+++ Supplied records
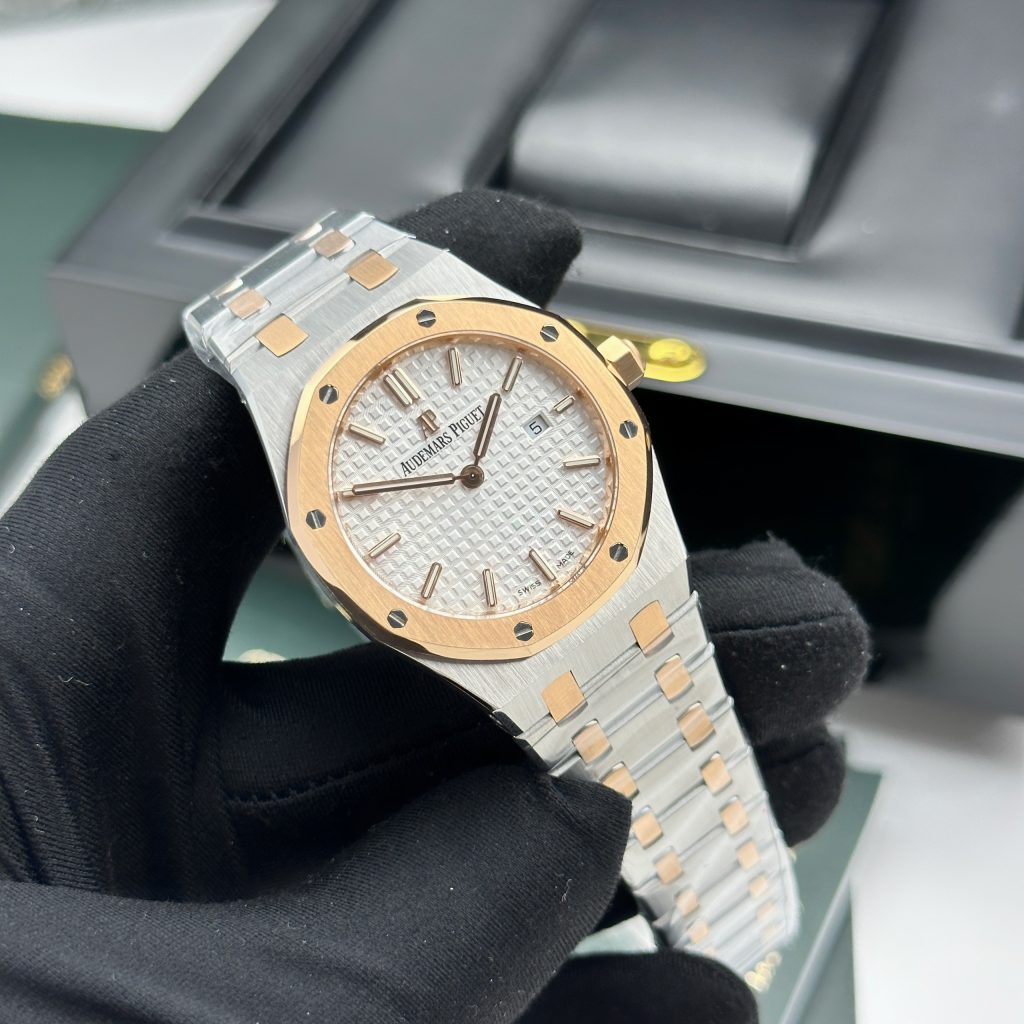 Đồng hồ Audemars Piguet Royal Oak Replica 11 nữ màu Demi Gold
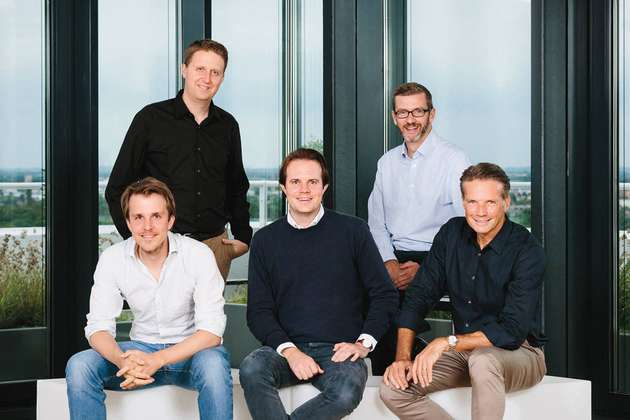 Gehören schon zu den alten Hasen: Leopold von Bismarck (CMO), Johannes Schwarz (CTO), Christian Deilmann (CPO), Lars Merle (CFO / COO), Toon Bouten (CEO) von Tado (v.l.n.r). Das Start-up ist mittlerweile mehr als 50 Millionen Euro wert und beschäftigt über 100 Mitarbeiter.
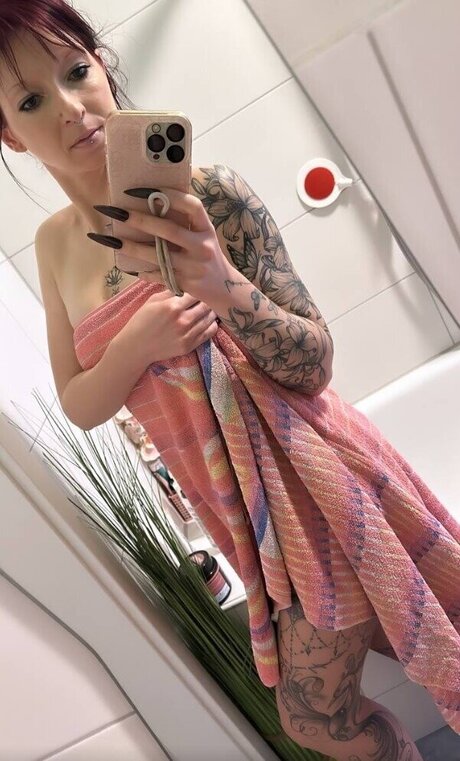 Nicole Anna model nice img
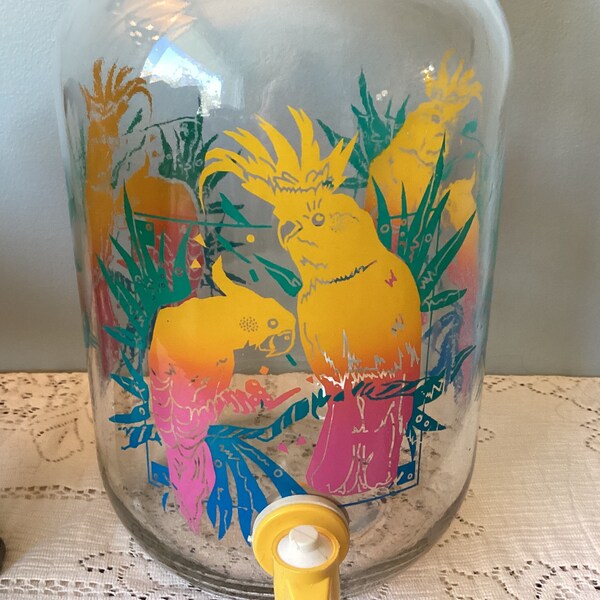 Classic Vintage Sun Tea Dispenser, Parrot Graphics Anchor Hocking Sun Tea/Ice Tea/Drink Dispenser, Summer Drink Dispenser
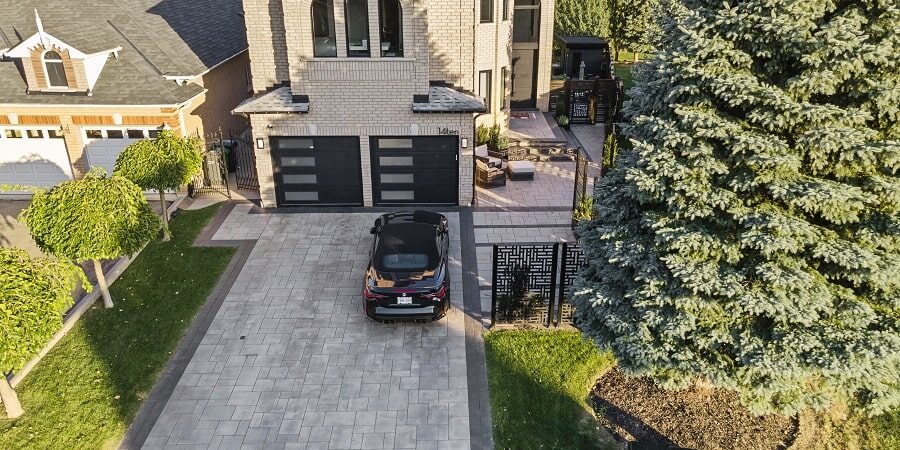 Top 10 Front Yard Landscaping Trends to Watch in 2025 Top 10 Front Yard Landscaping Trends to Watch in 2025
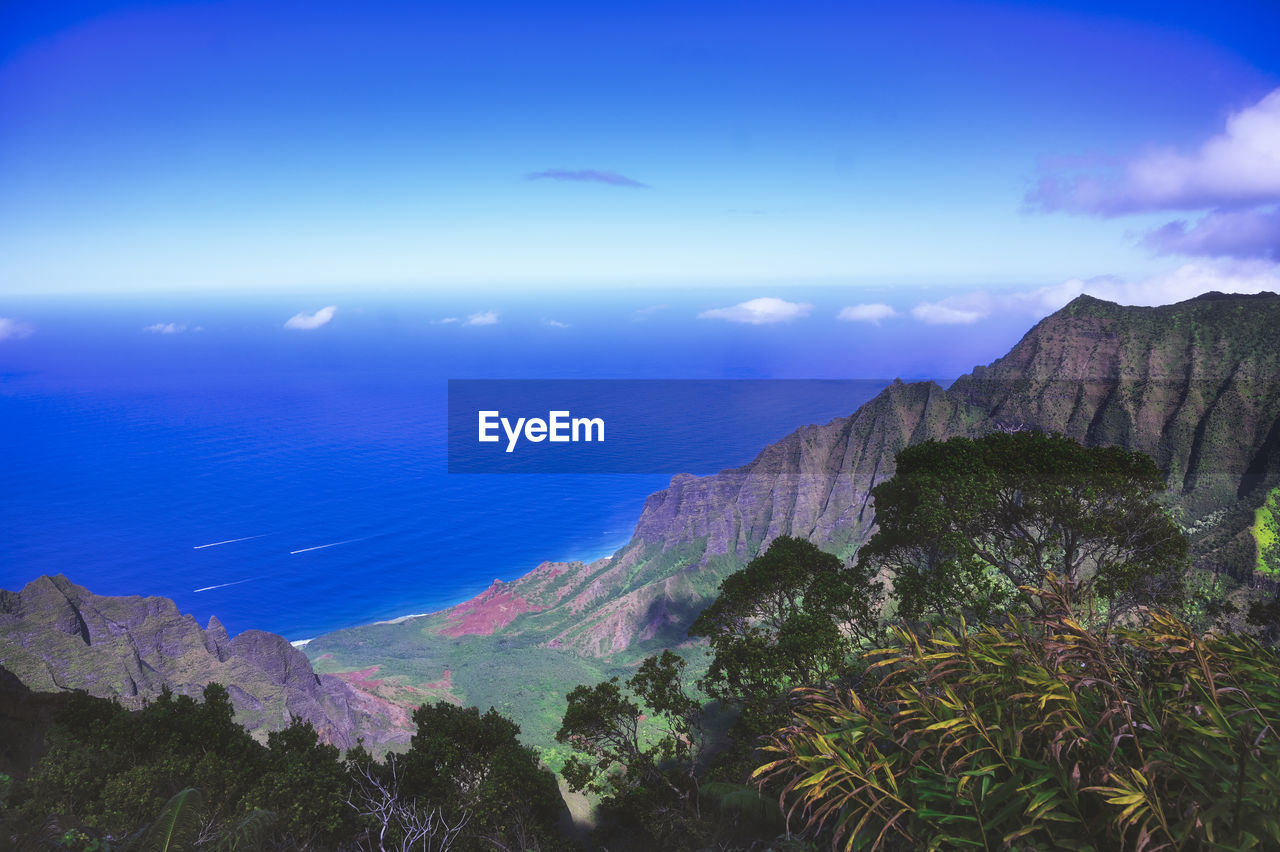 SCENIC VIEW OF SEA BY MOUNTAIN AGAINST SKY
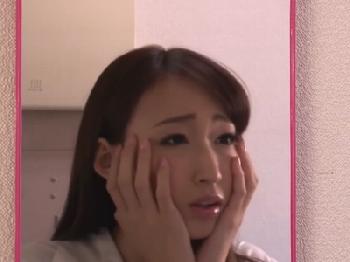 マジか!!朝目が覚めたらずっと憧れていた女性上司の身体と入れ替わり!!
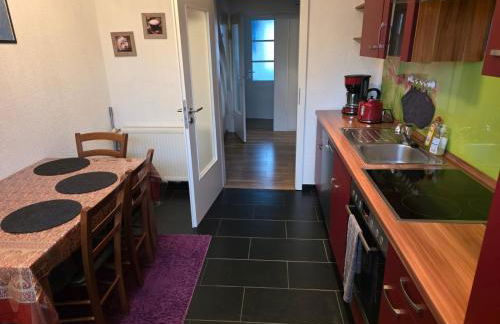 Shiraz-Home das Ferienhaus in Holzminden, 120qm Privatsphäre für ungestörte Erholung - Foto 13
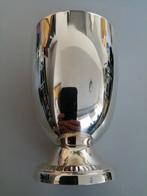 Strak vormgegeven verzilverde retro/vintage beker. Kadotip, Antiek en Kunst, Ophalen of Verzenden, Zilver
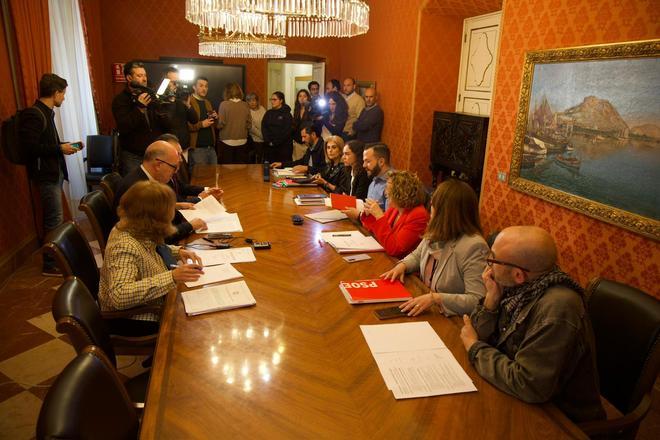 Los técnicos plantan a la comisión de investigación del escándalo de las viviendas protegidas de Alicante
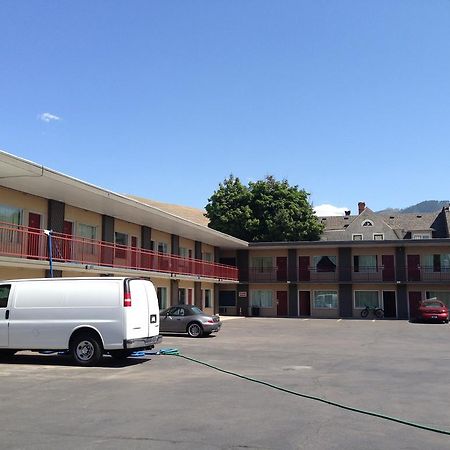 Bel Aire Motel Мисула Екстериор снимка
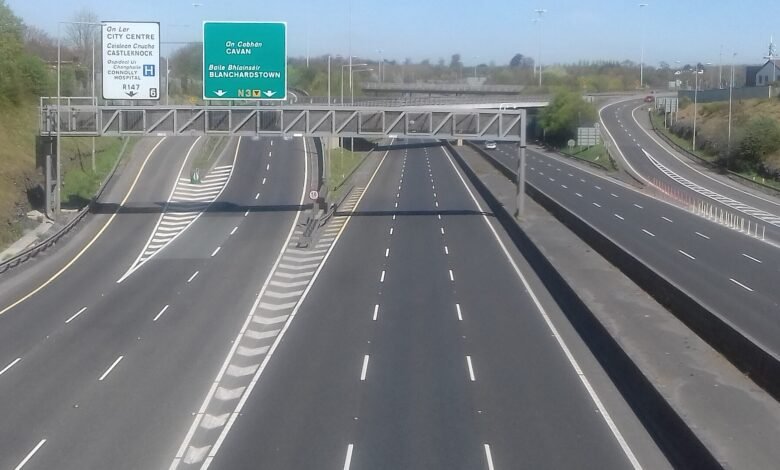 Трасса M50 у развязки Каслнок в Дублине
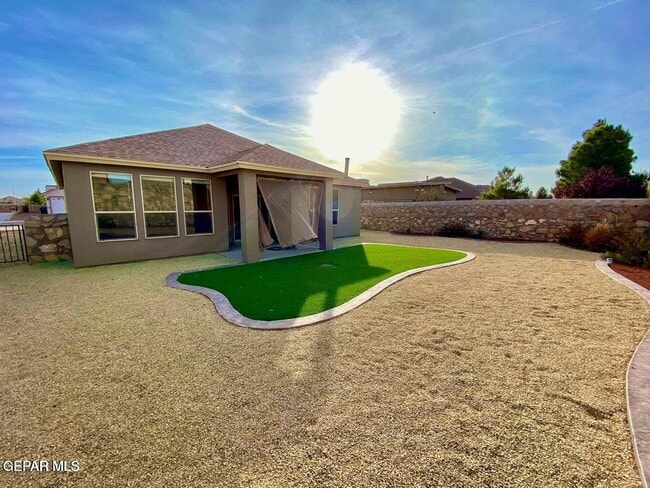 Building Photo - 14277 Desert Sky Dr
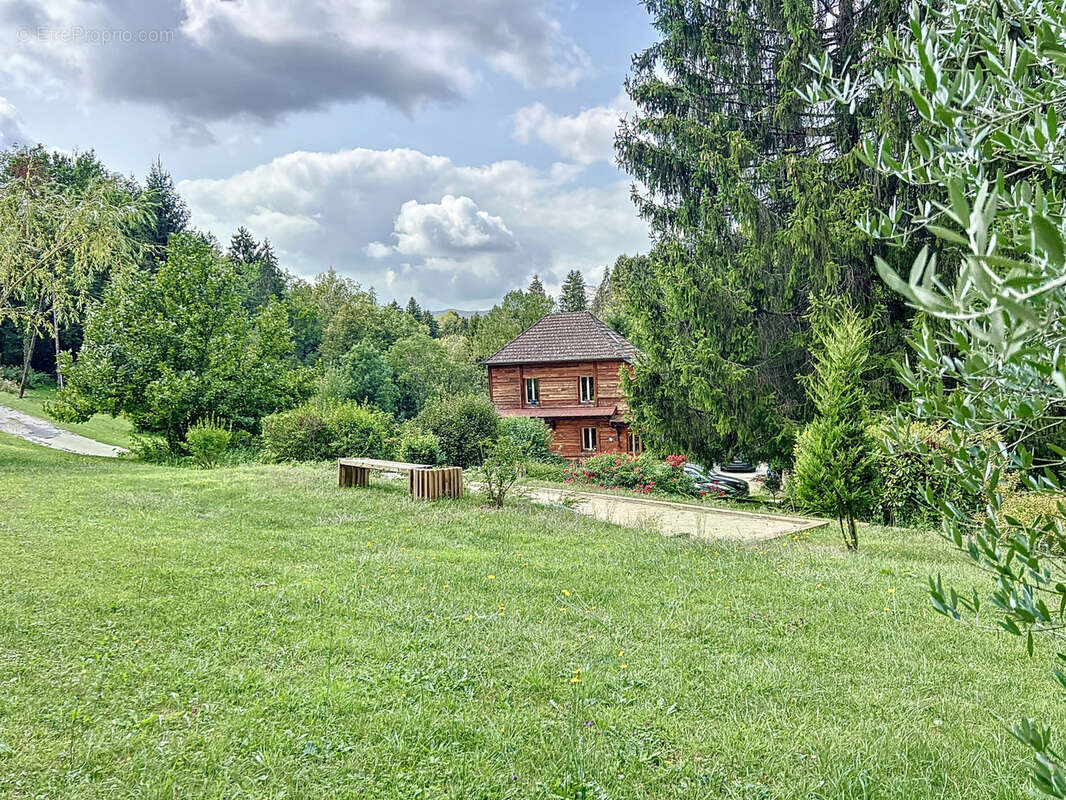 Maison à AIGUEBELETTE-LE-LAC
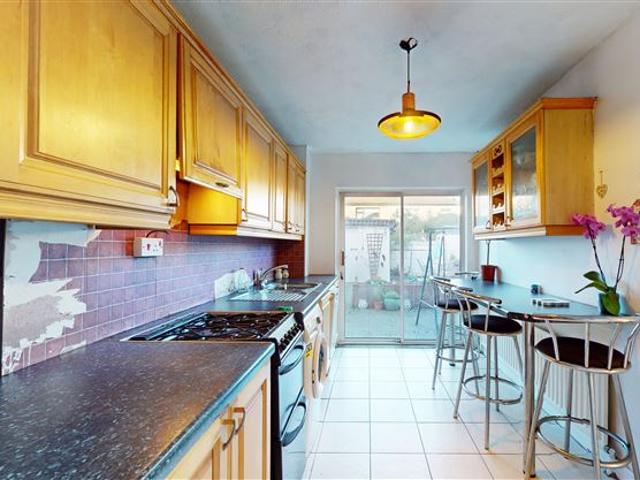 3 St John's Court, Clondalkin, Dublin 22 Leonard Wilson Keenan 4903 MyHome. Ie Residential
++++++
- Exercise details
Give the lines of text from all the entries above as a numbered list, skipping any blank lines and leaving the pictures out.

- Exercise response
1.  Đồng hồ Audemars Piguet Royal Oak Replica 11 nữ màu Demi Gold
2.  Gehören schon zu den alten Hasen: Leopold von Bismarck (CMO), Johannes Schwarz (CTO), Christian Deilmann (CPO), Lars Merle (CFO / COO), Toon Bouten (CEO) von Tado (v.l.n.r). Das Start-up ist mittlerweile mehr als 50 Millionen Euro wert und beschäftigt über 100 Mitarbeiter.
3.  Nicole Anna model nice img
4.  Classic Vintage Sun Tea Dispenser, Parrot Graphics Anchor Hocking Sun Tea/Ice Tea/Drink Dispenser, Summer Drink Dispenser
5.  Top 10 Front Yard Landscaping Trends to Watch in 2025 Top 10 Front Yard Landscaping Trends to Watch in 2025
6.  SCENIC VIEW OF SEA BY MOUNTAIN AGAINST SKY
7.  マジか!!朝目が覚めたらずっと憧れていた女性上司の身体と入れ替わり!!
8.  Shiraz-Home das Ferienhaus in Holzminden, 120qm Privatsphäre für ungestörte Erholung - Foto 13
9.  Strak vormgegeven verzilverde retro/vintage beker. Kadotip, Antiek en Kunst, Ophalen of Verzenden, Zilver
10.  Los técnicos plantan a la comisión de investigación del escándalo de las viviendas protegidas de Alicante
11.  Bel Aire Motel Мисула Екстериор снимка
12.  Трасса M50 у развязки Каслнок в Дублине
13.  Building Photo - 14277 Desert Sky Dr
14.  Maison à AIGUEBELETTE-LE-LAC
15.  3 St John's Court, Clondalkin, Dublin 22 Leonard Wilson Keenan 4903 MyHome. Ie Residential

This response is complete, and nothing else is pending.